The state says safe transport would be arranged when travel time increases. Smaller schools would be grouped into complexes that share teachers, libraries, laboratories, counsellors and girls’ clubs so that children in remote areas are not restricted in their options. This move, according to the document, would “guarantee access to a government school for every child.”
Food and basic amenities receive a separate mention. Breakfast would be added to mid day meals. Schools would receive predictable budgets for repairs and routine upkeep, and SC and ST Special Development Funds would be used to improve hostels, safety and learning conditions in schools that serve disadvantaged communities.
Students identified as high potential would, from Grade 7, be supported through an ecosystem that prepares them for exams such as JEE, NEET and CLAT.

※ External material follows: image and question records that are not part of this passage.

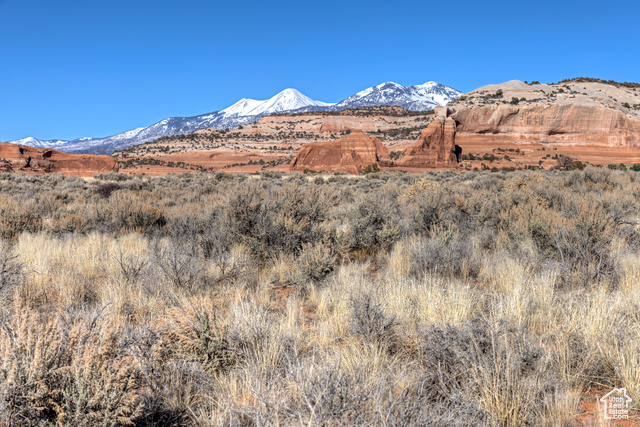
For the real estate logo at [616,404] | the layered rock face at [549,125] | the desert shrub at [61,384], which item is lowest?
the real estate logo at [616,404]

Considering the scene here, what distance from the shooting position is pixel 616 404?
7.14ft

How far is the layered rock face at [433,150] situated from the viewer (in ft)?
140

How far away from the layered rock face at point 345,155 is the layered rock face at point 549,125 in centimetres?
1756

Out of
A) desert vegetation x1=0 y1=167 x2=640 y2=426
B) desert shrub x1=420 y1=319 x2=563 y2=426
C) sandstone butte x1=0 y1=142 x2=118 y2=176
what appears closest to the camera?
desert vegetation x1=0 y1=167 x2=640 y2=426

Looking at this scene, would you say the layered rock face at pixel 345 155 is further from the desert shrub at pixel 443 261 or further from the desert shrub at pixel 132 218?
the desert shrub at pixel 443 261

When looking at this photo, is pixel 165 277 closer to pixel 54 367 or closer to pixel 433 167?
pixel 54 367

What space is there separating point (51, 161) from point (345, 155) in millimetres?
38149

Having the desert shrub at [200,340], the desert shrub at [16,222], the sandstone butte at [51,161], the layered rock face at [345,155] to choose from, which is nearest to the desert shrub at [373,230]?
the desert shrub at [200,340]

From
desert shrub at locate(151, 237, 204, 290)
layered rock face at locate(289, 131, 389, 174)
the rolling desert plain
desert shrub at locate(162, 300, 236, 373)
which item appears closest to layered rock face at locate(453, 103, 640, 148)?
layered rock face at locate(289, 131, 389, 174)

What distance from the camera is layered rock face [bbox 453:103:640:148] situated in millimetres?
48375

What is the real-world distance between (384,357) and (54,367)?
196cm

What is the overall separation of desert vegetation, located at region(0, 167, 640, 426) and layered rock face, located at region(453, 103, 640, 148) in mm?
51314

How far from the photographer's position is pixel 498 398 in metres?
2.04

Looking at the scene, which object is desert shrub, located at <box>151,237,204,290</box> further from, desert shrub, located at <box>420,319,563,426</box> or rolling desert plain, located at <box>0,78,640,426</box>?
desert shrub, located at <box>420,319,563,426</box>
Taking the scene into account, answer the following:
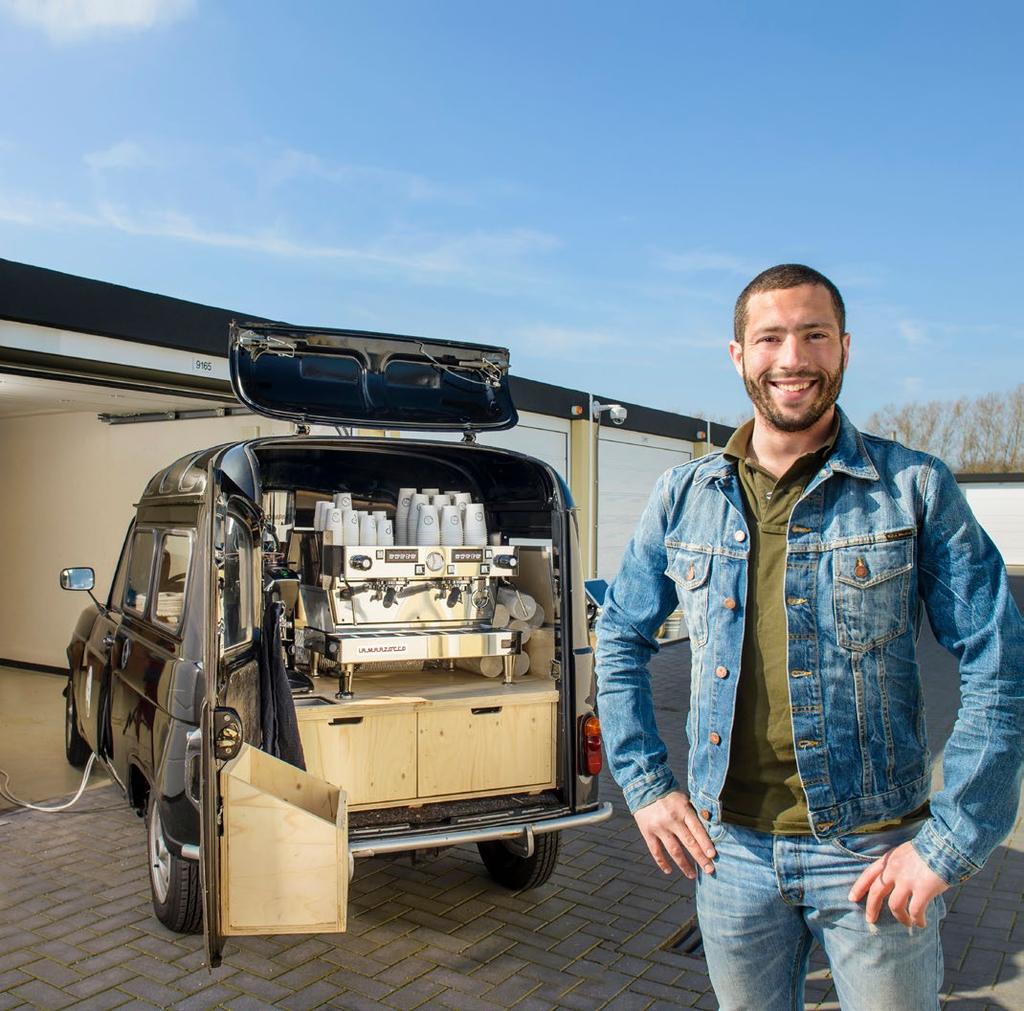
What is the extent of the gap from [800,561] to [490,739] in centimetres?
301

Selected KGBVs and Model Schools would become institutes of excellence. These centres would partner with EdTech organisations for content and analytics. SCERT would provide foundation and advanced courses along with visits, Olympiads, hackathons and residential bootcamps.
Digital aids would reach classrooms in a phased manner. AI assisted tools for language and mathematics would work offline and these would include age appropriate AI literacy.
Young India Integrated Residential Schools would also be created by pooling 105 existing residential campuses. These schools would have academic spaces, AI and STEM labs, skill labs, sports grounds and well-managed hostels for students from different castes and communities.
The state also plans to merge the Secondary School Certificate and Intermediate Boards into a single Telangana School Education Board covering Kindergarten to Class XII.
A Telangana School Standards Authority would act as an independent body for standards, quality and accreditation for government and private schools and notify quality standards, publish report cards and set standards for residential and hostel facilities. It would also oversee EdTech, data privacy and child protection rules.